Tesla Inc., a key component of TSYY's strategy, has seen its stock price fluctuate recently. On March 4, 2025, UBS updated its grade for Tesla to Neutral, maintaining a hold action. At that time, Tesla's stock was priced at $267.38. Currently, Tesla is trading at $274.82, reflecting a 1.02% increase. The stock's price has ranged from $267.81 to $278.27 during the day, with a market capitalization of approximately $884 billion and a trading volume of 66.57 million shares.
Tesla's stock has experienced significant volatility over the past year, with a high of $488.54 and a low of $138.80. This volatility can impact the performance of TSYY, as the ETF's strategy is closely tied to Tesla's stock movements. Investors in TSYY should be aware of these fluctuations and consider how they align with their investment goals and risk tolerance.

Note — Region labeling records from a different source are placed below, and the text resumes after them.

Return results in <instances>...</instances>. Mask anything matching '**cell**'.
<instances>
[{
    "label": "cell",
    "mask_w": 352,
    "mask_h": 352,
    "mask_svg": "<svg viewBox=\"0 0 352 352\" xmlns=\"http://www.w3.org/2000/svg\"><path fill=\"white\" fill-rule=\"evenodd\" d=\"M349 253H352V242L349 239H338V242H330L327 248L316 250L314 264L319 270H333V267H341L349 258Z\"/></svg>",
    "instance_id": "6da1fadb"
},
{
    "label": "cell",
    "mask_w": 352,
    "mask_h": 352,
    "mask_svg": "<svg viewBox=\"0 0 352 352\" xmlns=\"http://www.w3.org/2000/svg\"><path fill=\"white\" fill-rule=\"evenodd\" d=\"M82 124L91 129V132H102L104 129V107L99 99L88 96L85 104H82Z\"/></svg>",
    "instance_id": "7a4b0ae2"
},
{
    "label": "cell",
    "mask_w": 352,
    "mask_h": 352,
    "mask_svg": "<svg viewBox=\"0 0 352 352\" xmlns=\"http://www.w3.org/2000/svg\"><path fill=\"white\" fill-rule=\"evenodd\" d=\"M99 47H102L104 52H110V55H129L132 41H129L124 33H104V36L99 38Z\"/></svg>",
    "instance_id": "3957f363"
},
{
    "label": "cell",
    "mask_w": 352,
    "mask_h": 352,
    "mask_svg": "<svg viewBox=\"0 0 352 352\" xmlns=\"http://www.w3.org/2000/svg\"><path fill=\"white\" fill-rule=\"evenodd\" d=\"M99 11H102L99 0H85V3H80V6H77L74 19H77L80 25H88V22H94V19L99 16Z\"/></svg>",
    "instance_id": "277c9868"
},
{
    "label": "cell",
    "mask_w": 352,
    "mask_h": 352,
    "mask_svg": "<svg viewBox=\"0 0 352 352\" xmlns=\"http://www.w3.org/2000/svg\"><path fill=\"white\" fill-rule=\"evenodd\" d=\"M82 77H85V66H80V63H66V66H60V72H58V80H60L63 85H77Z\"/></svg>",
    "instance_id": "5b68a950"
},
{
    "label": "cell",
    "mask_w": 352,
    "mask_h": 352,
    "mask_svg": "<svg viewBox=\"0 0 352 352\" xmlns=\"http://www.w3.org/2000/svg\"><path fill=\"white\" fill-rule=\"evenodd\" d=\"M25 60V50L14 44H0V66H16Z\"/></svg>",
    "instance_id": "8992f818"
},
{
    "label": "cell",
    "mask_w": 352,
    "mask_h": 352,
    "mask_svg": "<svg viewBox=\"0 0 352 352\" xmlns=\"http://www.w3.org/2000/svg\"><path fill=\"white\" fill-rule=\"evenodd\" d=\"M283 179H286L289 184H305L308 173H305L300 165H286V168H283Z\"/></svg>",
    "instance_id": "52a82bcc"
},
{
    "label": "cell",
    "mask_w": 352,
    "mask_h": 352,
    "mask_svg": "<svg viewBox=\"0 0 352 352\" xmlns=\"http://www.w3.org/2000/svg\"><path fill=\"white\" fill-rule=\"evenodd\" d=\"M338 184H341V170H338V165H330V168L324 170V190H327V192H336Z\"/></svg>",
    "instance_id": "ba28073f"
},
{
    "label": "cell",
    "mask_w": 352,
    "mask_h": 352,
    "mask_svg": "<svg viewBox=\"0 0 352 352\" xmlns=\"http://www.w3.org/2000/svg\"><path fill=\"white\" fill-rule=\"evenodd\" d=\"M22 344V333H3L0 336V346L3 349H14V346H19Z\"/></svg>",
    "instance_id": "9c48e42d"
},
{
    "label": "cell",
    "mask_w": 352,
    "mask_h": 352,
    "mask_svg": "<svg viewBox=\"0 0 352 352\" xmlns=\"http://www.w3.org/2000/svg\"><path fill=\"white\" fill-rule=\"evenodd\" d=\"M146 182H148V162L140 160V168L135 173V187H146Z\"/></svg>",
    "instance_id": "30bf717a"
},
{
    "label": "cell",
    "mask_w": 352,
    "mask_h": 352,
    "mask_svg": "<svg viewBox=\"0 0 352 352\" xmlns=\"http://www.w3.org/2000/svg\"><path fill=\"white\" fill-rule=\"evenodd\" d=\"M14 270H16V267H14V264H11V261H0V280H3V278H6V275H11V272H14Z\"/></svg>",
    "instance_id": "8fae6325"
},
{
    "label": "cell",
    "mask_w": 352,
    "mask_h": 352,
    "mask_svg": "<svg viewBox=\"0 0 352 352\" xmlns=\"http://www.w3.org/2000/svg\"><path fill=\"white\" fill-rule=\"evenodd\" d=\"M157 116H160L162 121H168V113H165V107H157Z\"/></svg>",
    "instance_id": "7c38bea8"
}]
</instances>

Goldman Sachs Updates Tesla (NASDAQ:TSLA) Rating to "Cautious"
- Goldman Sachs has updated its rating for Tesla (NASDAQ:TSLA) to "Cautious" with a "hold" action as of March 2, 2025, when Tesla's stock price was $292.98.
- Tesla is making significant strides in self-driving technology, potentially positioning it as a leader in the automotive industry.
- Tesla's advancements in AI and self-driving capabilities could significantly impact its stock and position in the global market, especially in China, the largest electric vehicle market.
On March 2, 2025, Goldman Sachs updated its grade for Tesla (NASDAQ:TSLA) to "Cautious," maintaining a "hold" action. At the time, Tesla's stock price was $292.98. Tesla is a leading electric vehicle manufacturer known for its innovative approach to automotive technology. It competes with companies like BYD in China and Waymo in the U.S. in the self-driving space.
Tesla is making significant strides in self-driving technology, which could revolutionize the automotive industry. Despite the lack of a true self-driving car in the global market, Tesla's advancements in AI could position it as a leader. This potential breakthrough could impact Tesla's stock and its position in the global market.
In the U.S., Waymo, a subsidiary of Alphabet, leads the self-driving initiative with services in cities like Los Angeles and San Francisco. However, Waymo's technology hasn't been extensively tested on open roads, and as a non-car manufacturer, it needs partnerships to implement its software. Tesla's ability to integrate self-driving technology into its vehicles gives it a competitive edge.
In China, the largest electric vehicle market, companies like BYD are also developing self-driving features. BYD recently unveiled its "God's Eye" technology. Tesla's advancements in AI and self-driving capabilities could significantly impact its stock and position in the global market, especially in China, where the opportunity is massive.
Tesla's stock is currently priced at $293.05, showing a 3.94% increase, or $11.10 rise. The stock fluctuated between $273.60 and $293.58 during the day. Over the past year, it reached a high of $488.54 and a low of $138.80. Tesla's market capitalization is approximately $942.59 billion, with a trading volume of 115.70 million shares.